Above: A taste of what $50 million can buy a console
It’s not limited to GTA IV, either, as Microsoft established early on that it was willing to pay developers for 360-exclusive games and add-on content. How despicable is it? That depends on whether you think of it as Microsoft paying developers to create new things, or as Microsoft paying developers to not create new things for the competition. Either way, Microsoft’s making an effort to keep games out of the hands of those who didn’t buy its system, and that’s not cool.
No Achievements in community games: There’s a very good chance that some of you are completely unaware of the Xbox Live Community Games service, which enables independent developers to upload and distribute their games through Live.
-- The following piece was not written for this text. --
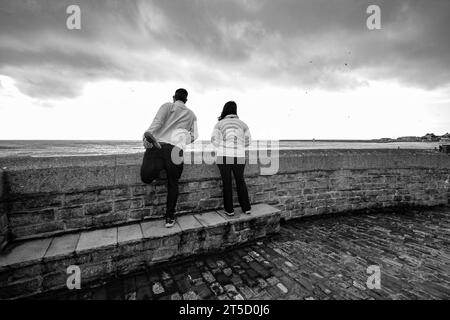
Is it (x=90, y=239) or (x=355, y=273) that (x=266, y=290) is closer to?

There are numerous catches, of course, one of which is that the developers can’t add Achievement points to anything they create.
Above: It's fun, but will Achievement whores ever play it?
While it’s understandable that Microsoft would think some “developers” would immediately abuse the system and go nuts inflating gamerscores, there are a lot of great Community games that are being completely ignored just because Achievement whores don’t think they’re worth the time or money. You’d think it’d be worth it if a modest 50 or so points could convince more people to buy games like CarneyVale Showtime, but Microsoft apparently disagrees.